Sometimes an hour was spent in climbing, with many halts, a hundred yards. One halted now without orders because one must, mules lay down and let the sound of the bell grow faint, all along the line the men were coughing. If one made a false step and stumbled, one immediately caught one’s breath and had a fit of semi-suffocation. Then, as soon as one was able to breathe again, a sort of despairing drowsiness possessed one; a weak recoil both of mind and body urged one to move no more, to escape at all hazards the anguish of further effort, to close one’s eyes, lie down, and forget the odious impossible task. On the last and longest slope Manuel Balda abruptly gave in. He was seized with mountain sickness. Two of the Indians tried to pull him to his feet, to help him on, but he went down again.
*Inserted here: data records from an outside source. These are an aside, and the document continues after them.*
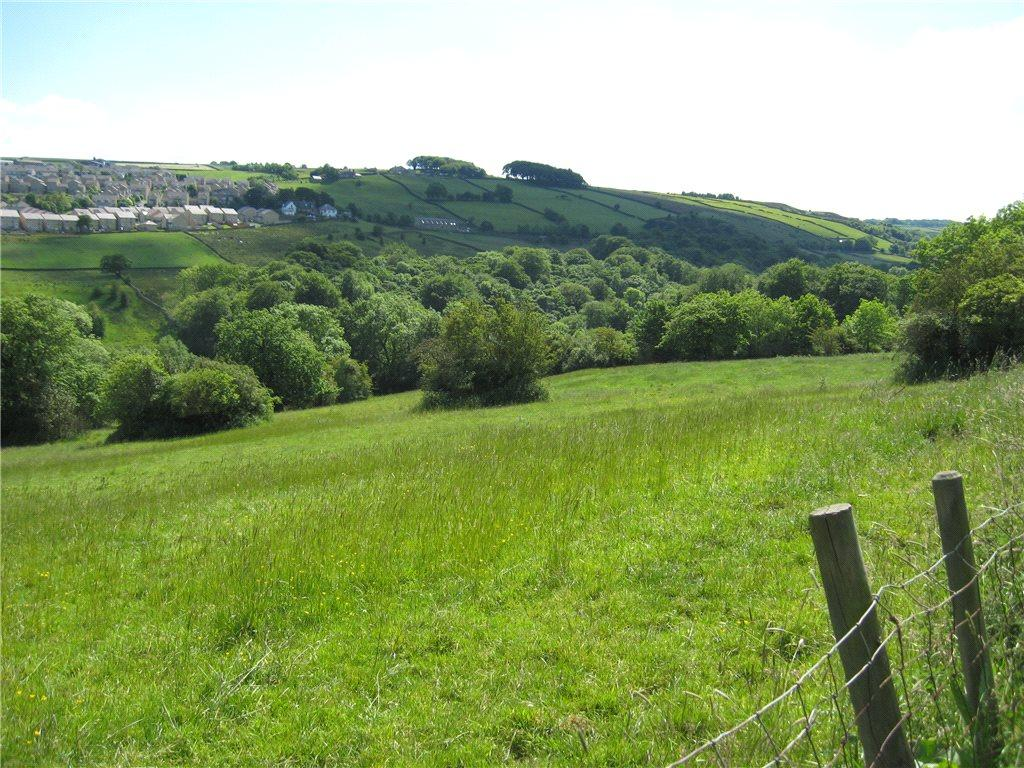 Land Commercial for sale in Braithwaite, Keighley, West Yorkshire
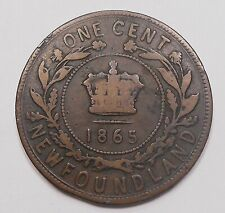 1865 Newfoundland Large Cent VG+ SCARCE 1st Year KEY Queen Victoria Nfld. Penny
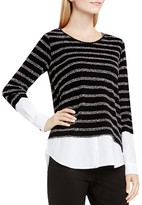 Vince Camuto Two by VINCE CAMTUO Striped Layered-Look Sweater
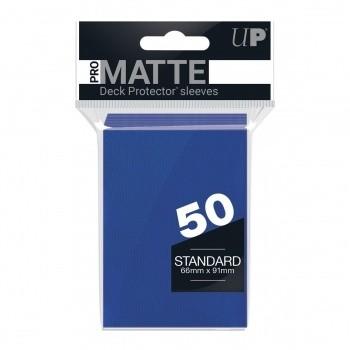 Protèges Cartes Accessoires Pour Cartes 50 pochettes - Pro Matte - Bleu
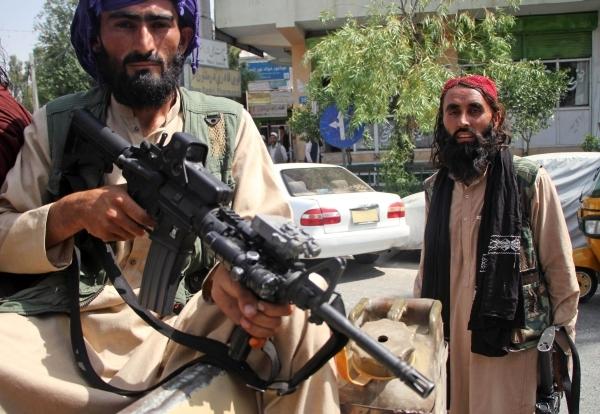 Талибы заявили об установлении полного контроля над Афганистаном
Thus all were suffering—except Dyke. Just as he had not seemed to feel any real annoyance from the cold, he appeared to find no trouble in keeping his lungs comfortably at work without a sufficient supply of air. With his arm about her waist he pulled Emmie, almost carried her, along with him till they reached the naked and nearly level table-ground that was the summit of their climb. Now he went back, leaping and sliding down the slope to the rescue of Manuel. He brought him up, and went down again to drag up the mules. He wrestled with them, pulled them, pushed them, somehow set them going, and one heard his cheery shouts from far down below while he still expended his super-human energy.

Then at last they were all up—the men lying on the ground, the poor mules side by side, their heads all one way, their nostrils widely distended as they vainly sought more air, their legs shaking, and the sweat pouring in rivers from their heaving flanks—and Dyke stood there laughing, snapping his fingers, chaffing, “jollying” his too feeble crowd. He also praised them, swearing that they had done grandly, and that they might feel proud of themselves. But it would not do to linger, he added; for the afternoon was getting far advanced, and the lower they could get before pitching their camp the better it would be. A few more minutes, and then down we go.

For these minutes he sat beside his Emmie’s prostrate form, and “jollied” her in her turn.

“You angel, you have been magnificent. You have set us all an example.” And laughingly he confessed that, after her performance on board ship, he had dreaded lest she might be sick again in the mountains. He confessed, too, that until they were fairly started and “things began to come back” to him, he had forgotten that there was this little high bit to negotiate. “We are at an elevation of sixteen thousand feet. Do you realize it? We are well above the summit of Mont Blanc. In Europe people would say we had made a remarkable ascent.”—and he laughed. “Yes, quite an ascent—something to write about to the newspapers. It is only out here, in this glorious atmosphere, that it seems such a trifle. No, I oughtn’t to have said that. It was very wrong of me. For of course I know that it must have tired you. You dear girl, you are so splendid and brave that I forget. But all easy going now—as I promised you. And, Emmie, I want you to have a good look at the view. You’ll say it’s worth all the trouble. Sit up, dear.”

She obeyed him, and looked about her with dazed eyes at the incredibly superb panorama. Truly, if one had been able to breathe painlessly, if one’s head had not seemed to be bursting, if the murderous sun had not been melting one’s spine and battering at one’s shoulders, it was a view to compensate one for the trouble of attaining it.